**Page extract:**
Happy Mensiversery to ME!

Last Thursday was my first mensiversary in Stadtroda. It's been four weeks since I arrived, a bit lost and lugging my bags, on the train platform and met my mentor teacher for the first time; four weeks since I met Bethany; four weeks of trying to get apathetic students to laugh and stumbling through lesson plans. Four weeks in the same town.

You know what this means: Time for a vacation! Hey, how about Spain?!

Ryanair flies three routes out of the small airport in Altenburg, which is within reach of my all-Thüringen ticket: one to London (Stansted), one to Alicante, and one to Barcelona. Hey, I've heard of Barcelona! Let's go there!

Tomorrow we (Bethany's coming too, poor girl) will take a flight to Barcelona and begin our Iberian adventure. (Has a nice ring, doesn't it?) We'll stay three nights in Barcelona, then move on to Madrid for two nights, then to Lisbon for two more. After that, it gets a bit fuzzy (maybe I should plan this, eh?)--I think we may stay a day and a half in Sevilla, then go to Tarifa for the night, and spend our last full day in Morocco. On the 22nd, we fly out of Malaga in south Spain to Wroclaw, Poland. Why Poland, you ask? Well, it's cheaper to fly into Poland and take the train back to Stadtroda than it is to fly into, say, Berlin or Frankfurt. Plus, I have wanted to go to Poland for at least two years, and although we'll only have a day to see a bit of one town, I'm looking forward to it. Plus, it's not that far away, so we can always go back for a weekend or something. :)

As we're preparing for this trip, I find myself getting a little apprehensive, as well as very excited. It's hard to believe that I'm actually going to go to Spain. Spanish was the first foreign language I studied, and although I've never really had the passion for it that it deserves--perhaps because I did begin so long ago, so it doesn't seem so special to me--it played a big role, along with Latin, in getting me into linguistics, so I owe the language, as an entity, at least some respect and gratitude. It's a little frustrating to realize that despite the seven-odd years I spent in Spanish classes, I can't speak more two words in sequence, although I'm hoping that I'll be able to read and understand at a baseline-functional level. Who knows--maybe this trip will inspire me to take up the language again! Finally going to Spain feels like the culmination of all of that--for so long, it's just been a mystical, gold-and-red place full of sunshine and bullfighters, and now I'm actually going there.

**Set of tasks:**
a. Answer these questions from the travel post, one per line:
(i) How many weeks had passed since the writer arrived in Stadtroda?
(ii) How many nights are planned in Madrid?
(iii) Which three destinations does Ryanair serve from the airport in Altenburg?
b. Retype the passage of the travel post starting with "You know what" and going on through "Let's go there!".
The rows below the travel post come from a separate source.

**Material supplied:**
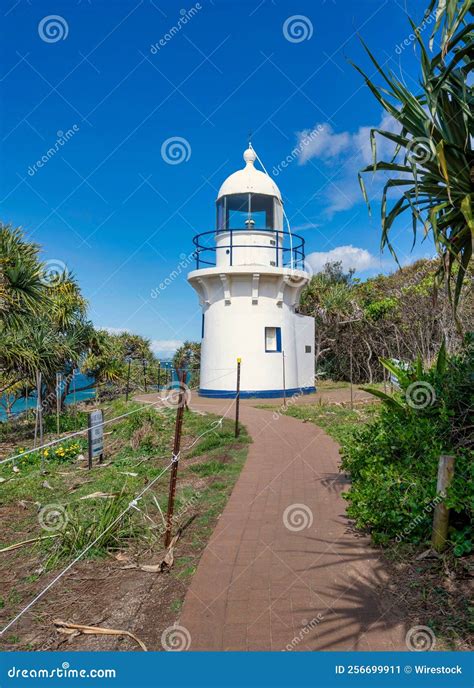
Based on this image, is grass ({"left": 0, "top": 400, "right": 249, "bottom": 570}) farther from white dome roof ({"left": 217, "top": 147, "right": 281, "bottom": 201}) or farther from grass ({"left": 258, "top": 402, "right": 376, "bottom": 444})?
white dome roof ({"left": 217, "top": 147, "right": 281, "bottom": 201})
--
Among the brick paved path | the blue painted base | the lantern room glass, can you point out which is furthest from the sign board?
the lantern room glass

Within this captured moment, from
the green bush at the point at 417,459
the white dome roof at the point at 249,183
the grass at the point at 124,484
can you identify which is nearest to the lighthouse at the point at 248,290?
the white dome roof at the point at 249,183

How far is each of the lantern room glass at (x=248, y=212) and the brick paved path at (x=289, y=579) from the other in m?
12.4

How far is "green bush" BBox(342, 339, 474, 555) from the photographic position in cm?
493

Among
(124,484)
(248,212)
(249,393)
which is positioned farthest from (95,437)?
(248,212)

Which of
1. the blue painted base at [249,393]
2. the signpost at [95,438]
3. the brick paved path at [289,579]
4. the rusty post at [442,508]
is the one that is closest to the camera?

**Answers to the exercise:**
a.
(i) Four weeks
(ii) Two nights
(iii) London (Stansted), Alicante, and Barcelona

b.
You know what this means: Time for a vacation! Hey, how about Spain?!

Ryanair flies three routes out of the small airport in Altenburg, which is within reach of my all-Thüringen ticket: one to London (Stansted), one to Alicante, and one to Barcelona. Hey, I've heard of Barcelona! Let's go there!